Let the Buyer Beware: Peace Promise, The Nordic Model, and Conspiracies of Light

Woman sitting alone with hand covering face.

By Julia Schulz

There were over 800 cases of human trafficking filed in Pennsylvania in 2022, with many more unreported. The commonwealth currently ranks fifteenth in the nation for sex trafficking. Since the marginalized are often targeted, this evil can seem overwhelming, like undetectable cobwebs hiding in the dark corners of our neighborhoods. Yet, what if we all worked together to shine a light on the problem?

As Peace Promise has sought to minister to those sexually exploited in the greater Harrisburg area over the past few years, the organization has also forged relationships with various police departments and law enforcement organizations as well as anti-trafficking initiatives, drug rehabs, and recovery programs. Recently, these collaborative efforts have borne fruit in the apprehension of traffickers in “our backyard” (Cumberland, Dauphin, and York counties).

History of Peace Promise
Peace Promise was birthed by a group of local women who gathered at truck stops to pray over those being trafficked and sexually exploited.  A group of these “church ladies” soon began to visit the local strip clubs weekly, bringing a meal and treat to the dancers and practicing “kinship care.”  Executive Director, Patty Seaman, often explains that they never enter the doors of an adult establishment with an agenda or demand that the ladies stop working there. The “church ladies” simply love them and share life with them. When a woman is ready to exit the sex industry, they support her. Their assistance has taken many forms: supplying a bus ticket for a young woman fleeing a trafficker, driving someone to a rehab or safe house, supplying groceries or rent money during Covid (to prevent someone from resorting to prostitution), hosting a baby shower, babysitting, setting up an apartment for a woman who has lost everything in flight from a pimp or trafficker, attending court meetings and trials, finding legal advice, jail visits, and sadly, planning the funeral for a woman slain by an abuser and standing by her children who were left behind.

Many of these young women come from backgrounds of abuse, mental illness, trauma, addiction, and dysfunction that make them ripe for “grooming” by pimps and traffickers. Peace Promise has also realized that many of these ladies were never nurtured in adult life skills, so they mentor the women in budgeting, cooking, and parenting as well as soft job skills with a special line of hand-made personal care items (Soaps by Survivors) and a soon to open coffee shop in Camp Hill.

The Nordic Model
There are several approaches to assisting those currently involved in prostitution.  Some advocate for decriminalization of prostitution to allow sex workers to unionize and access legal protections without stigma (Amnesty International, Human Rights Watch. The Global Alliance Against Trafficking in Women, and the World Health Organization follow this model which has been adopted in New Zealand and The Netherlands) while others argue for more full legalization to strictly regulate health checks and the use of condoms (as in Nevada and Germany). Peace Promise favors a third approach adopted in Sweden in 1999 (the Nordic Model) which aims to assist those selling their bodies by not prosecuting them but by aggressively targeting those purchasing sex with the aim of reducing the demand and helping people leave the sex industry. (The Nordic Model has also been adopted in Norway, Ireland, Canada, Northern Ireland, France, and Israel and is endorsed by the Carter Center Forum on Human Rights).

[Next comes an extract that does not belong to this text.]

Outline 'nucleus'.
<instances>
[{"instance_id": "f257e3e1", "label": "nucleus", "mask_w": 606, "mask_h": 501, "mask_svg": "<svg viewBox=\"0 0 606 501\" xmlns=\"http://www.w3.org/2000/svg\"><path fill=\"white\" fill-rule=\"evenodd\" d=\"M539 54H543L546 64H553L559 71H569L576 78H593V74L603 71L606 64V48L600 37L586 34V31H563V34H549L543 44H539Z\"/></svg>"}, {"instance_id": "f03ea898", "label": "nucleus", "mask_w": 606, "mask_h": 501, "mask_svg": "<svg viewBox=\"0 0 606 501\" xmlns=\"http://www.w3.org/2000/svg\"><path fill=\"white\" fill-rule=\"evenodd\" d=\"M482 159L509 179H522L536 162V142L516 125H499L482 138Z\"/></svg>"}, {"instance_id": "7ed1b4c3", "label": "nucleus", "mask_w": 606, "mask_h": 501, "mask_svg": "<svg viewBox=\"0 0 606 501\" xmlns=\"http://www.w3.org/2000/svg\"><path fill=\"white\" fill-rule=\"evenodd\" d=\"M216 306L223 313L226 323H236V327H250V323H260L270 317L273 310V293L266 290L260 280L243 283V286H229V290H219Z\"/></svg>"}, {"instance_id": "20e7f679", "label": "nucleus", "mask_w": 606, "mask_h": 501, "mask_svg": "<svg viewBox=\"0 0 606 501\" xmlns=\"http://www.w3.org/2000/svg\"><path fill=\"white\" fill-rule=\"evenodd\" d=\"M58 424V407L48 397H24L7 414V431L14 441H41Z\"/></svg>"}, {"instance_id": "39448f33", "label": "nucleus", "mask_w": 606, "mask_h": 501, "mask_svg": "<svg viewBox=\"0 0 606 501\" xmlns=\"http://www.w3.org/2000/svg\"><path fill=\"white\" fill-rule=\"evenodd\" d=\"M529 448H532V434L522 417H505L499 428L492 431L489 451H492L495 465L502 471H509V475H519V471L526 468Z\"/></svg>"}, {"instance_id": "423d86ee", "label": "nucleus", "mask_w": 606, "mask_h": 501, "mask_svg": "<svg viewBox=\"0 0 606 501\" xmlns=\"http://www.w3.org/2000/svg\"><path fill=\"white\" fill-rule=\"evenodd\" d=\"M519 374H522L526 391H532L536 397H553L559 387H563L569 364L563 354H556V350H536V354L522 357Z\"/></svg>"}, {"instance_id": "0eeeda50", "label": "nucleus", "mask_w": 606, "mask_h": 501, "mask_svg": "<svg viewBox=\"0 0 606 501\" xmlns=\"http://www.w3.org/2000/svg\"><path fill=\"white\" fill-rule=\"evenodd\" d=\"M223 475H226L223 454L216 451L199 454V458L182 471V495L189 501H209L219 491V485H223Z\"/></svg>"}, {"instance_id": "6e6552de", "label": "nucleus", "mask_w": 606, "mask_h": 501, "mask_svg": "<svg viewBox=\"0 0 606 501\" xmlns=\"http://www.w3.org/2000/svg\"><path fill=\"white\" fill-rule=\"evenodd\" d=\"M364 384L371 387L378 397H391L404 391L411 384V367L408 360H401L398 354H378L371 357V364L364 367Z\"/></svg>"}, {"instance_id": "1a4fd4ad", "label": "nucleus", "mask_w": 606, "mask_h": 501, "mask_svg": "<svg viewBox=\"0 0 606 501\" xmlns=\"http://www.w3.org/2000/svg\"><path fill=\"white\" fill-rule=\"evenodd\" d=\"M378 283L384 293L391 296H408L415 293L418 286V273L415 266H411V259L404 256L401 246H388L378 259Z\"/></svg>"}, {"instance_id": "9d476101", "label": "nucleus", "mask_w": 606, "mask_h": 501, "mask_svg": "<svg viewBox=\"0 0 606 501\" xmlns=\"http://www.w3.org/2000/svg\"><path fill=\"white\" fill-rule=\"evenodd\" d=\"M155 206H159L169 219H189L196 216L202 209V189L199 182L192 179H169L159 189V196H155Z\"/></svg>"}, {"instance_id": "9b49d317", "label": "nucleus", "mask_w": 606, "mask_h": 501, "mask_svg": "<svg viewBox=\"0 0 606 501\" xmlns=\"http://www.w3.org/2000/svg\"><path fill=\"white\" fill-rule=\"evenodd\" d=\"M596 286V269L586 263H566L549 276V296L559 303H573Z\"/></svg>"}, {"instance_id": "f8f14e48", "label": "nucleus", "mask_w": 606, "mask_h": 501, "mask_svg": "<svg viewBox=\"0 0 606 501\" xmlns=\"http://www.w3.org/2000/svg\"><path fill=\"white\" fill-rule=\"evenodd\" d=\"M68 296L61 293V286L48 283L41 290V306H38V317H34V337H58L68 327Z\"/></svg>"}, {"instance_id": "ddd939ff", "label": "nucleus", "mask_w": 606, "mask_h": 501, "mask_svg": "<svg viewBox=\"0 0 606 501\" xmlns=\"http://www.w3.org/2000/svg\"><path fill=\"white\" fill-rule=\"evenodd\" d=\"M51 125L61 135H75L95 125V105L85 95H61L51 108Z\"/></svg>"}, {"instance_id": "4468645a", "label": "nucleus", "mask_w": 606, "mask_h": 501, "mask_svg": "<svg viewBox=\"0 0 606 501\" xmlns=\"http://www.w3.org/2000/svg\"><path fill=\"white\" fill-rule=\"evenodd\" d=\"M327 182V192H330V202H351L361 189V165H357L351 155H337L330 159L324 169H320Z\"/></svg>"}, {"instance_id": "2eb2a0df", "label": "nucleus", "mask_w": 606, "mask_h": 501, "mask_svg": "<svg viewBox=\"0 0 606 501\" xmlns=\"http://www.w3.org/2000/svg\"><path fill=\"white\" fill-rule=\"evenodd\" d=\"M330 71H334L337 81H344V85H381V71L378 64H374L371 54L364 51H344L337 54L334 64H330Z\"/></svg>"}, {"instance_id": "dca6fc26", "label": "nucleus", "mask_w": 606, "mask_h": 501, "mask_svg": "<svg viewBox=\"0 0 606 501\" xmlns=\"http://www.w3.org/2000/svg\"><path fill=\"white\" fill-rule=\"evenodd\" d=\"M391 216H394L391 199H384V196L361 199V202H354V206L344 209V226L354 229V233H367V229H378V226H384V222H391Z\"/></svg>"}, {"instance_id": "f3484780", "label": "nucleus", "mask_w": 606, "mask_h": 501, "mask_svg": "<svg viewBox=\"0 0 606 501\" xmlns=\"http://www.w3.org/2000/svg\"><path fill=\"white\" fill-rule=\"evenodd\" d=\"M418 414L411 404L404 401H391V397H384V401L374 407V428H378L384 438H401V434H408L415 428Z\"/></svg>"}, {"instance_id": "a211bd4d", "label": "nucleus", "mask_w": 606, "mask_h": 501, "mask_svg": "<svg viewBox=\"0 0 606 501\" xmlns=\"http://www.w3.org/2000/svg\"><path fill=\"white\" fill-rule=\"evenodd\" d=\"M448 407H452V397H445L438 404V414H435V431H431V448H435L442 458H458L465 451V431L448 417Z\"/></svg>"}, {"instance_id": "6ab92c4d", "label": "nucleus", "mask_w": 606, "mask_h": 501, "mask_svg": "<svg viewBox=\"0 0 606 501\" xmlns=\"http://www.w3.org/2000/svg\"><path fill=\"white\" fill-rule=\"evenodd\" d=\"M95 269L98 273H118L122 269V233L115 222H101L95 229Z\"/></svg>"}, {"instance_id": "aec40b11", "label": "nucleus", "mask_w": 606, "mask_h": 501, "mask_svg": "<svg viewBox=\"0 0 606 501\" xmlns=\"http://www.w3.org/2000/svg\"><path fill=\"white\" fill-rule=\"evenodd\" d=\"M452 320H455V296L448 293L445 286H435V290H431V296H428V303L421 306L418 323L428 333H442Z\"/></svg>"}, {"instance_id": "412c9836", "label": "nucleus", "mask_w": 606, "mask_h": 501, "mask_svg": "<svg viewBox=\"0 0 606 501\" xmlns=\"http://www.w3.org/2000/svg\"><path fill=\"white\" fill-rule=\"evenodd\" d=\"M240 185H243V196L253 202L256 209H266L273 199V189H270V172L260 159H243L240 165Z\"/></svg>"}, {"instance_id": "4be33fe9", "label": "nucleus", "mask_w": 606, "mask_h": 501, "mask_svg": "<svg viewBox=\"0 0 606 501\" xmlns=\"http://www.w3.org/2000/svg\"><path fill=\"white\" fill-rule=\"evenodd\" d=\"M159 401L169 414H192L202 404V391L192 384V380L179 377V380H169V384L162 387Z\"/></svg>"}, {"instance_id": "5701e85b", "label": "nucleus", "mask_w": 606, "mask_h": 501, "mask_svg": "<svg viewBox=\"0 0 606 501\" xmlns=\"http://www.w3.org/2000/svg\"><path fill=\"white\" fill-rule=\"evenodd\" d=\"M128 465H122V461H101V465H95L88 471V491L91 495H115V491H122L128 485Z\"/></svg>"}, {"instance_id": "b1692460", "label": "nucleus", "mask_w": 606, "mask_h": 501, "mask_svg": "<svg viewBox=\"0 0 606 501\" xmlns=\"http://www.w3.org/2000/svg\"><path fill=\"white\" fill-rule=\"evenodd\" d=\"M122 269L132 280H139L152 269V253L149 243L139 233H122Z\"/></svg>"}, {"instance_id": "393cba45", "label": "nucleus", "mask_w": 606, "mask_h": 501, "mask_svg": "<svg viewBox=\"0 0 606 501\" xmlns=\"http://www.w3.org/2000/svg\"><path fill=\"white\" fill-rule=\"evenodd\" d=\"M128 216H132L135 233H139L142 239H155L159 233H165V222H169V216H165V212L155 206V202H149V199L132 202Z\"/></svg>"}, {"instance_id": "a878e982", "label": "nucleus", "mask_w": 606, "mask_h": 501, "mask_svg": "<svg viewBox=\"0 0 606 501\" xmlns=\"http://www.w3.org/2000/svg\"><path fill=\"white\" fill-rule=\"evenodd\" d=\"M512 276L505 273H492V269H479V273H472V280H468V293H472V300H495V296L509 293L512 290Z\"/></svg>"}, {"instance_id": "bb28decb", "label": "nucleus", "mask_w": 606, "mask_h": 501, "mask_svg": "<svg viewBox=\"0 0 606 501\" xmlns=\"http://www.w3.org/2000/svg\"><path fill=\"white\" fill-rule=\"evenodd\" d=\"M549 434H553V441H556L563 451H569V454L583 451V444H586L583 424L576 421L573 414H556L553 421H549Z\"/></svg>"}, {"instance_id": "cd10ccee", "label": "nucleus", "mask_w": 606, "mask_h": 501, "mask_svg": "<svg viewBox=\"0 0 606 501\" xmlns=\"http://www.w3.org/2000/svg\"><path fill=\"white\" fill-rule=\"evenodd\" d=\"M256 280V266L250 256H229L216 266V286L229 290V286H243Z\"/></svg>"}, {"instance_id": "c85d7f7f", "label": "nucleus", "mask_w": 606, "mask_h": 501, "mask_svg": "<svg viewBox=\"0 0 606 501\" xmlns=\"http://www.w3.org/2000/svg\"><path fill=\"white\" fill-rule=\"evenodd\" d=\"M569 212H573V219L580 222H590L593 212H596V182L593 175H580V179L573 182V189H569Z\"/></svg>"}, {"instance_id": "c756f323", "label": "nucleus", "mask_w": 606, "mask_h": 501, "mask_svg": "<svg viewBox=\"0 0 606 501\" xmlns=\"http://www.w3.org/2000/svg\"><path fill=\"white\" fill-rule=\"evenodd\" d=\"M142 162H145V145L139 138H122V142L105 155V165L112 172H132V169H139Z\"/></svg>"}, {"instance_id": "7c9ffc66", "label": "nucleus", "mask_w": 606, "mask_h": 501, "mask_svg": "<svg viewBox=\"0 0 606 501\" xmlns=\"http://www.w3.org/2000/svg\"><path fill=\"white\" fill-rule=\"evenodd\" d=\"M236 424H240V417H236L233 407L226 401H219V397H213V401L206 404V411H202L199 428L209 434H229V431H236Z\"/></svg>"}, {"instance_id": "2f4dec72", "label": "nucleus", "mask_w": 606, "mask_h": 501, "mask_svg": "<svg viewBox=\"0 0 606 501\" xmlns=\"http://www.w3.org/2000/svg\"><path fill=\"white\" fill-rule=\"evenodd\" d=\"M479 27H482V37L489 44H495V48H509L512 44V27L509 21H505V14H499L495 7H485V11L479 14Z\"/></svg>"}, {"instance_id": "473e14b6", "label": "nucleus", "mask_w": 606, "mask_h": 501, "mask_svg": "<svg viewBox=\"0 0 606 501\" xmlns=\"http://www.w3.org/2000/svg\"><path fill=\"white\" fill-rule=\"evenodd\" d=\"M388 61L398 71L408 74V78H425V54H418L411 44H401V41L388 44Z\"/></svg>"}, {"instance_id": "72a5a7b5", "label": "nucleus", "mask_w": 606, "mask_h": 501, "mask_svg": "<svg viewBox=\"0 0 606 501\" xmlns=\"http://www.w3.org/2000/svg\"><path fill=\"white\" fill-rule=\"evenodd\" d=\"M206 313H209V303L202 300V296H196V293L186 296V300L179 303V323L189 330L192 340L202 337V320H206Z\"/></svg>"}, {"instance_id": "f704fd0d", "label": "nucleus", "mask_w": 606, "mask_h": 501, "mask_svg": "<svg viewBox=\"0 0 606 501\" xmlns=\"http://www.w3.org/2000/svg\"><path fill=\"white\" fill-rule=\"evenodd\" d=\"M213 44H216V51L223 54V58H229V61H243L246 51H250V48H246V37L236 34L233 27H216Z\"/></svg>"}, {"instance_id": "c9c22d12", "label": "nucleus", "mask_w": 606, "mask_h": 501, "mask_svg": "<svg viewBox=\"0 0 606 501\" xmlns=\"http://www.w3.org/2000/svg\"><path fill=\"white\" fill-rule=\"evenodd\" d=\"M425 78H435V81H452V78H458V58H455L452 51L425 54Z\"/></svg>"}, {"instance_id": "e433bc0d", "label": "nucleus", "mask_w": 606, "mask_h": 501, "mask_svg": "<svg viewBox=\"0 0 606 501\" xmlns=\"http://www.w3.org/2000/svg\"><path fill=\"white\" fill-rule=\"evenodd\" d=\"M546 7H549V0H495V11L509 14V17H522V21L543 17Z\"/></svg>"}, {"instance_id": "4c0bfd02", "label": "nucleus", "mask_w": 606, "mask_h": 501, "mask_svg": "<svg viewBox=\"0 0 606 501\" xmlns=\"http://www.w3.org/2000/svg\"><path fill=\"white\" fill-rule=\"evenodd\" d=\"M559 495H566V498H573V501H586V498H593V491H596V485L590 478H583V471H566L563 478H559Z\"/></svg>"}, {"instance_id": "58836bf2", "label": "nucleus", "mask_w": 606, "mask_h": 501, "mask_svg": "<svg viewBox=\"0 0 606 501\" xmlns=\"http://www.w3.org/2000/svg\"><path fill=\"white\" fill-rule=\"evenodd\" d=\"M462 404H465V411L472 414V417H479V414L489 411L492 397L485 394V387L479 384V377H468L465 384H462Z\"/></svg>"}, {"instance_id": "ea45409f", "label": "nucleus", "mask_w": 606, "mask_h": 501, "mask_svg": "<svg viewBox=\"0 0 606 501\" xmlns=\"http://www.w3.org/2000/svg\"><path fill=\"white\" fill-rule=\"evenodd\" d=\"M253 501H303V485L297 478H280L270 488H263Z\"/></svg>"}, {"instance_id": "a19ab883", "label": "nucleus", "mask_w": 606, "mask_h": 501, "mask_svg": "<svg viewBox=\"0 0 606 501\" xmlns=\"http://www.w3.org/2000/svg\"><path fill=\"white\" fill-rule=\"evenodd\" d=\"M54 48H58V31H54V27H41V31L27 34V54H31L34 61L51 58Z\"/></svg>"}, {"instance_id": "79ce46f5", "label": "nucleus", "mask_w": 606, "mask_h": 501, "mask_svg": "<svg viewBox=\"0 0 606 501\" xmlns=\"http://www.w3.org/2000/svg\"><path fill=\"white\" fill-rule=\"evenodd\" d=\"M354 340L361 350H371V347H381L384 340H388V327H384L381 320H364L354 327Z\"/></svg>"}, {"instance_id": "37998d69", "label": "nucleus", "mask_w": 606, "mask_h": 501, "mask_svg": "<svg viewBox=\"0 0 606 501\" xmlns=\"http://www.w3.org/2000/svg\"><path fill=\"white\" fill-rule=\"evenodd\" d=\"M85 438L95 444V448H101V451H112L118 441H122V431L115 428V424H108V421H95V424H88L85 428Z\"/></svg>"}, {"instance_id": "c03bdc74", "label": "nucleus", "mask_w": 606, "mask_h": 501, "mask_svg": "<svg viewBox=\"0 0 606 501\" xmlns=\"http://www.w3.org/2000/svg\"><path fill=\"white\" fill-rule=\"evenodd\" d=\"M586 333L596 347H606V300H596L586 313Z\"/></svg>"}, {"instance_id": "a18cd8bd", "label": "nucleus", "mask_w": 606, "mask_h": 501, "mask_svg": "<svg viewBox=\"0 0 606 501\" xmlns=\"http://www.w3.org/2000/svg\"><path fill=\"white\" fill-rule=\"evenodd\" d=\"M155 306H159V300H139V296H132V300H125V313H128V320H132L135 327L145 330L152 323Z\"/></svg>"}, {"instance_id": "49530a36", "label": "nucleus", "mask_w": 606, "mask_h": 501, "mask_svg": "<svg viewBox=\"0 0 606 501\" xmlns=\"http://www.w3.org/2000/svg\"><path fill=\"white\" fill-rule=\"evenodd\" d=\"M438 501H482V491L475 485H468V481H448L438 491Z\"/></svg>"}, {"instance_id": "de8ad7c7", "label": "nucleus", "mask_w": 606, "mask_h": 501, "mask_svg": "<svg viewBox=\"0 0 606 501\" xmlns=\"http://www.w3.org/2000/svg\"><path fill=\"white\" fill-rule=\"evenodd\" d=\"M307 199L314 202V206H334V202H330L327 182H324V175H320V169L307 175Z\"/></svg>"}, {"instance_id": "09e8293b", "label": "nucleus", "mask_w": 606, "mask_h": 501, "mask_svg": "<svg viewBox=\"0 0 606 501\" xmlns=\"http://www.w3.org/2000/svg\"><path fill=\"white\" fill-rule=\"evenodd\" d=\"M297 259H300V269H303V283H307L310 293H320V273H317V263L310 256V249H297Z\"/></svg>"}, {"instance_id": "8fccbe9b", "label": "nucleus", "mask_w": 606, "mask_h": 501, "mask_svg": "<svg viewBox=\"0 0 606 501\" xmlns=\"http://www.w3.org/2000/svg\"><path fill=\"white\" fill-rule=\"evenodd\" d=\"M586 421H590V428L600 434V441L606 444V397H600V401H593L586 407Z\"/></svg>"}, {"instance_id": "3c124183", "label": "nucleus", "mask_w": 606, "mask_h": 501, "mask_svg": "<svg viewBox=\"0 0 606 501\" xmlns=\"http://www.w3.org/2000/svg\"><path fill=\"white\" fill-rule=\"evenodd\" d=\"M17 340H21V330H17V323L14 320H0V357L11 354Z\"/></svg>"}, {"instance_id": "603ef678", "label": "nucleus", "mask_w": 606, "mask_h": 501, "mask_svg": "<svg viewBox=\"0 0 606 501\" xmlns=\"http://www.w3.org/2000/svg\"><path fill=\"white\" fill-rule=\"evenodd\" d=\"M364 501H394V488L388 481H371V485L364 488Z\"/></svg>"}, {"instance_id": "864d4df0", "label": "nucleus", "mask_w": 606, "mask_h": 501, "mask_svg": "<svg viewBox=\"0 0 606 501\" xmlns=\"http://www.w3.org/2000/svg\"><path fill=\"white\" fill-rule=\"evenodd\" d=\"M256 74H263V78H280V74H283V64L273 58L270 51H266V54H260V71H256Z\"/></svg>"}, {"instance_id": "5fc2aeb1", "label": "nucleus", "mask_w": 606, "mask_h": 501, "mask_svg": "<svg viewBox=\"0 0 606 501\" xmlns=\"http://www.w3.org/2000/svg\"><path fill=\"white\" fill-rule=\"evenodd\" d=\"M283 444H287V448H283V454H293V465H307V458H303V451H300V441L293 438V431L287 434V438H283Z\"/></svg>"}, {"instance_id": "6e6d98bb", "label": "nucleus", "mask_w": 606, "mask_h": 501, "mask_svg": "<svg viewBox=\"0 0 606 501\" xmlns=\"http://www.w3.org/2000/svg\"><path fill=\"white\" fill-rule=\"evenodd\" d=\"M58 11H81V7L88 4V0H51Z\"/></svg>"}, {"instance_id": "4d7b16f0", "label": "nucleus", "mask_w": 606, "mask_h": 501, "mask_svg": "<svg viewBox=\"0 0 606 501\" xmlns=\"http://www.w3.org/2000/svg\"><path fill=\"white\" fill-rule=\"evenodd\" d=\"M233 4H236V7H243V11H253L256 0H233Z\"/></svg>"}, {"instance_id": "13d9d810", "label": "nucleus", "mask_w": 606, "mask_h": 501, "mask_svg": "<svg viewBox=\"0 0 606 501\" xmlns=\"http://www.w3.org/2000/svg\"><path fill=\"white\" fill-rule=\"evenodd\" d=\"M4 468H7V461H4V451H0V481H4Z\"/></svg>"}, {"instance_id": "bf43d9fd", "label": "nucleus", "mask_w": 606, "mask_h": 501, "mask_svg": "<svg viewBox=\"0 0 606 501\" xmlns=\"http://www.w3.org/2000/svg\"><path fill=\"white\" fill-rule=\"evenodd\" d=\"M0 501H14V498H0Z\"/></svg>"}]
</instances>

Recently, local law enforcement has also aggressively targeted the buyers of sex in a yearlong investigation into human trafficking in south-central Pennsylvania dubbed IMPACT DEMAND. The task force conducted five investigations, arrested 45 individuals, and linked these arrests to the businesses involved in human trafficking.  These businesses were targeted by operation CLOSED2TRAFFICKING which involved twelve federal, state, and local agencies. After several public complaints, authorities raided five massage parlors in Cumberland County and five in York and Dauphin counties on August 31st  and arrested Min Dong, 54, charging her with operating a corrupt organization, dealing in unlawful proceeds, and other offenses.

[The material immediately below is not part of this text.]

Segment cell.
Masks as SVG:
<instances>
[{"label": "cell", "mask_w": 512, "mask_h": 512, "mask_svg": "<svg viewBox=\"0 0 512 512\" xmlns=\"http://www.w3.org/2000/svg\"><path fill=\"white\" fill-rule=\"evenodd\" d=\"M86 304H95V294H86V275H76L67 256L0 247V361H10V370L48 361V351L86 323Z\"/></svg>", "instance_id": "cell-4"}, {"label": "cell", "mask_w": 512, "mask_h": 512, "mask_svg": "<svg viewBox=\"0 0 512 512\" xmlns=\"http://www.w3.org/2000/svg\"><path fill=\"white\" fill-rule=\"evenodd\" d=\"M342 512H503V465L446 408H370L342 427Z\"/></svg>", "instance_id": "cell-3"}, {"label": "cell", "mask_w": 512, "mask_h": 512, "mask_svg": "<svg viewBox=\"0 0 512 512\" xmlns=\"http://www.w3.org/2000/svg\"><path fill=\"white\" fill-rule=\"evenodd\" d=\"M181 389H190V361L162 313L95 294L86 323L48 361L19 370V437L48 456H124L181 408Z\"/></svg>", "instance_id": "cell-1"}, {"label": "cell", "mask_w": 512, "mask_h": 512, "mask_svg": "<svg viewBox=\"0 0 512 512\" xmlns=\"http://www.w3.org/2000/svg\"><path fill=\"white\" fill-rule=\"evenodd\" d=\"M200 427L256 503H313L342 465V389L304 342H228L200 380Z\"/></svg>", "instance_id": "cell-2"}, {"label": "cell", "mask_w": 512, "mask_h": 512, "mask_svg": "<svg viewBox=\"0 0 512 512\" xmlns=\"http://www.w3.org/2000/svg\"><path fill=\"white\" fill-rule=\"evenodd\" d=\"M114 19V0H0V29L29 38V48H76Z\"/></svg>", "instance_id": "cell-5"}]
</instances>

District Attorney Sean McCormack is very clear in his message to the men frequenting these establishments, “We know who you are. Stop it!”  Credit was also given to citizens who made complaints about the illegitimate massage parlors, and there is a push to better regulate spas that offer massages.

The Cumberland County Human Trafficking Task Force partnered with Peace Promise and other organizations that assist victims of trafficking and exploitation in these investigations. Peace Promise remains poised to meet the needs of these individuals as they process their trauma on the long road to recovery and new life.

Yes, the problem of sexual exploitation is deeply entrenched in our society but imagine what would happen if everyone's efforts continued to join together as a bright light exposing evil and driving out the darkness!